• Defensive Driving Rule #61: Never Stop on a Freeway!

      This one seems like such a no-brainer, but you see vehicles stopped on controlled access highways all the time. You may have no other choice if you have an emergency, but otherwise, take an off-ramp and find a parking lot to get out of traffic and off the road for a minute or two, to read your map or change CDs, etc.

      You would think other drivers would see a vehicle stopped along a freeway shoulder and be able to keep from hitting it, but the collision statistic books are filled each year with this kind of mishap. I think a large part of the reason is that many drivers do not keep their eyes up and looking down the road -- instead, they're looking somewhere directly over their hood ornament. They don't see hazards waiting beside the road ahead. Other times, distracted drivers may be looking somewhere else within the vehicle, which makes it an even greater possibility their vehicle will drift from the roadway. Still another potential danger is the driver who is impaired and whose eyes fixate on a stopped vehicle, causing him to run straight into it. Don't discount the numbers of impaired drivers; at peak times, as many as 5 out of 10 drivers can be impaired, so these folks can be a significant source of danger to you.

      All of these reasons make the side of a freeway a very dangerous place to be. Stopping on a freeway is SO dangerous that highway patrolmen are taught never to stand between two vehicles -- to prevent being crushed if and when their patrol vehicle gets rear-ended. If my vehicle breaks down on a freeway, and I roll to a stop with a flat tire, for example, the last thing I would do is repair it there. Generally, I would suggest that you stay in the vehicle and call for a tow. Fix the flat tire somewhere off the freeway right-of-way, where other vehicles aren't blazing past at 75 miles per hour. Maybe you haven't noticed, but most drivers do not slow down for stopped vehicles -- nor will they change lanes to provide a little extra room. How many times have you seen a distracted motorist working on a flat tire with his or her back to traffic that's mere inches away? Even worse is seeing them underneath the vehicle with their legs sticking out toward the traffic lanes.

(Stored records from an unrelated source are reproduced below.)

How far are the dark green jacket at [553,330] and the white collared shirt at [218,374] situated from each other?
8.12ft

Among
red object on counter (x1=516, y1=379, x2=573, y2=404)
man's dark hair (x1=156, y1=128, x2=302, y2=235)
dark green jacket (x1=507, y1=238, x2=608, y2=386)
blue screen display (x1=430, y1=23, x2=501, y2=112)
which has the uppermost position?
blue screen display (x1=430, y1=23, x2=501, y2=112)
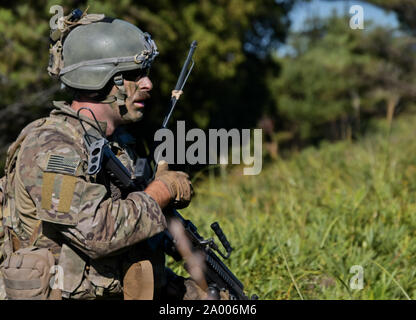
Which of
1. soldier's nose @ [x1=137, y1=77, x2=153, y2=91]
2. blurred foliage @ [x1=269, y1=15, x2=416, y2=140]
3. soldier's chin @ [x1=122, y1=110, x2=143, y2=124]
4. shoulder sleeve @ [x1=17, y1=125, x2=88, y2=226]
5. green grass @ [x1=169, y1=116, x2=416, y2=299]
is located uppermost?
soldier's nose @ [x1=137, y1=77, x2=153, y2=91]

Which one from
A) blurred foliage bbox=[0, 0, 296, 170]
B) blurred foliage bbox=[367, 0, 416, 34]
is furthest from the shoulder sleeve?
blurred foliage bbox=[367, 0, 416, 34]

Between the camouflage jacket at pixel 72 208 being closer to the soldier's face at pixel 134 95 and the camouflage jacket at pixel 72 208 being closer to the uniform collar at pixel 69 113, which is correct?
the uniform collar at pixel 69 113

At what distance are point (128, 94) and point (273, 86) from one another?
20008 millimetres

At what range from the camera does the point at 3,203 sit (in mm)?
2617

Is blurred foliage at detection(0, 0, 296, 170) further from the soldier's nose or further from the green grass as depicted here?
the soldier's nose

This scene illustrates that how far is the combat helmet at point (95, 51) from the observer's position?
2621mm

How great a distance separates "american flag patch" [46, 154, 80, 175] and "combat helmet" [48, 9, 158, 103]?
509 millimetres

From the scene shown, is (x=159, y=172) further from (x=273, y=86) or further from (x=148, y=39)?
(x=273, y=86)

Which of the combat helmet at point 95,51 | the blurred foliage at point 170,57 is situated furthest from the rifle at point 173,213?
the blurred foliage at point 170,57

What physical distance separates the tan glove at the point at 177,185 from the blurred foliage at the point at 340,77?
17.1m

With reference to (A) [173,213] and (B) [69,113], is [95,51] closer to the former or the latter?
(B) [69,113]

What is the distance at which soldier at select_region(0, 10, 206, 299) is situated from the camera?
7.33ft

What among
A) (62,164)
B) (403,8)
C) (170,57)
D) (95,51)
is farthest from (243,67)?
(62,164)
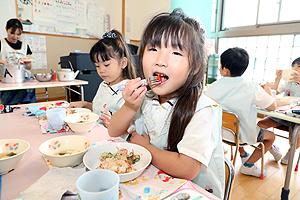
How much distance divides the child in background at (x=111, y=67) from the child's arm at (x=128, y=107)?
0.46 meters

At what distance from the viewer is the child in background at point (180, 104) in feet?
2.06

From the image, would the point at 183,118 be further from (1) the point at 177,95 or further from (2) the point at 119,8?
(2) the point at 119,8

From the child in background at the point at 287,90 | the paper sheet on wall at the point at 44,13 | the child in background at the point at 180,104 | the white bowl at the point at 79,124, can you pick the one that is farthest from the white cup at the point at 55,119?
the paper sheet on wall at the point at 44,13

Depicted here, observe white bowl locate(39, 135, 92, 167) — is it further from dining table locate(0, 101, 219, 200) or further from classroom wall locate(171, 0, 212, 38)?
classroom wall locate(171, 0, 212, 38)

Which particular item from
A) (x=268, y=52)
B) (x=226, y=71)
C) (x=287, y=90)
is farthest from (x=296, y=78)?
(x=268, y=52)

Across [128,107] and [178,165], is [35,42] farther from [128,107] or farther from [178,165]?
[178,165]

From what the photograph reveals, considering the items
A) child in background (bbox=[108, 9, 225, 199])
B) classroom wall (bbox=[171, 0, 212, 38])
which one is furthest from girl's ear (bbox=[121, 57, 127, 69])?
classroom wall (bbox=[171, 0, 212, 38])

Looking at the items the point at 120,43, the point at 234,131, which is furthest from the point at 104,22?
the point at 234,131

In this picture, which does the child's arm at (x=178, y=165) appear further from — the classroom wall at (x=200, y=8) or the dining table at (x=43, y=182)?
the classroom wall at (x=200, y=8)

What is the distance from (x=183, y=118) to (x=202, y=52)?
0.27m

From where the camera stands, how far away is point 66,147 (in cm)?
72

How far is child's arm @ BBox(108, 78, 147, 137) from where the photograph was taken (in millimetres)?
688

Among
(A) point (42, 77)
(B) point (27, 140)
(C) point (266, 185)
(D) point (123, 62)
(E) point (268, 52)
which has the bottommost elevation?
(C) point (266, 185)

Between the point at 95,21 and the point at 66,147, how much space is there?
4220mm
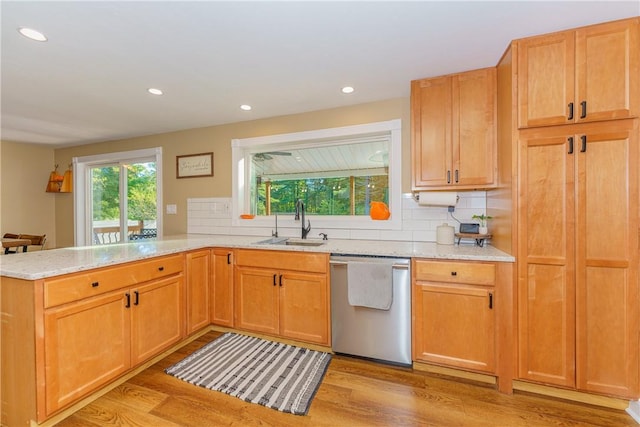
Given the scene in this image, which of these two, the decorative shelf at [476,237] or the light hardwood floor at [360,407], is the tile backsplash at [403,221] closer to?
the decorative shelf at [476,237]

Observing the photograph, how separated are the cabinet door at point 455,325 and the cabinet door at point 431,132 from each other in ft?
2.77

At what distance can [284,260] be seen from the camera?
2.43m

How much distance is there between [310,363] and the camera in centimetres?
→ 217

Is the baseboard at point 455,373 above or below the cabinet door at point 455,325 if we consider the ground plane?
below

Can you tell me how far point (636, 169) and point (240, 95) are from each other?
9.22 ft

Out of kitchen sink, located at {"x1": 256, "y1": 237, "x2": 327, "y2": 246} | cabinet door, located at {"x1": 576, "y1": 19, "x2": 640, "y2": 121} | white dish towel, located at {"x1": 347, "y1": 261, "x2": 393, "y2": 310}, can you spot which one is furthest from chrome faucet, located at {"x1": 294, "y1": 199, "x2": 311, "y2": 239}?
cabinet door, located at {"x1": 576, "y1": 19, "x2": 640, "y2": 121}

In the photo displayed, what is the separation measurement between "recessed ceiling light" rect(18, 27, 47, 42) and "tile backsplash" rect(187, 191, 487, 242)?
6.56 ft

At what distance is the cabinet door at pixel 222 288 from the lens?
2.65 metres

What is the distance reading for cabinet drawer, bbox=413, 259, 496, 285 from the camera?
1.90m

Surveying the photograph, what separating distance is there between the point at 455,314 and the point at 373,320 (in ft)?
1.89

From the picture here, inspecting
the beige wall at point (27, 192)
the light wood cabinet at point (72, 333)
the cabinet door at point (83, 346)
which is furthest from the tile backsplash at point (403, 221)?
the beige wall at point (27, 192)

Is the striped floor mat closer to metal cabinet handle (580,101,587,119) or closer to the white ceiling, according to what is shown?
the white ceiling

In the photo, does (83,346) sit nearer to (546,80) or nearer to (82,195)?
(546,80)

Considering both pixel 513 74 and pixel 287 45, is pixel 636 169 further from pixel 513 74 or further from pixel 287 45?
pixel 287 45
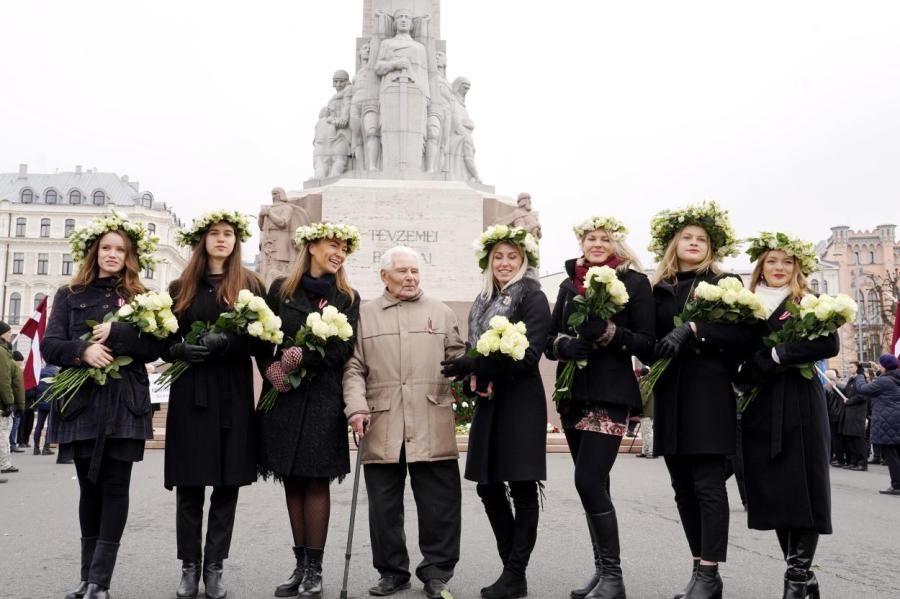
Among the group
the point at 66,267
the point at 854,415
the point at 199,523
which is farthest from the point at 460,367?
the point at 66,267

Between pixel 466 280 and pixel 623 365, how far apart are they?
34.9 feet

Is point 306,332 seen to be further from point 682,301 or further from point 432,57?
point 432,57

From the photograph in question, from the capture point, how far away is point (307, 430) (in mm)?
4449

      If you decide you have to walk away from your vehicle, some highway safety experts say that it is safer to walk in the direction you were headed while driving, rather than to the rear. The logic is that other drivers are more likely to see you after they've seen your vehicle stopped, rather than the other way around. I don't know of any hard numbers that corroborate this, but it is worth thinking about. Either way, you may be safer staying IN your vehicle until help arrives, unless you can quickly walk to a SAFE spot away from your vehicle and away from the roadway (for instance up the shoulder or partly up an adjoining hillside). Such a location can be a safer place to wait for assistance, but be careful about walking along the shoulder next to the traffic to get to it -- that's where the danger is. If you have to walk along the shoulder, get as far off the roadway as you possibly can. Then, you can return to your vehicle when the service truck arrives to assist you.

      Drive friendly even if the other guy doesn't -- courtesy is contagious!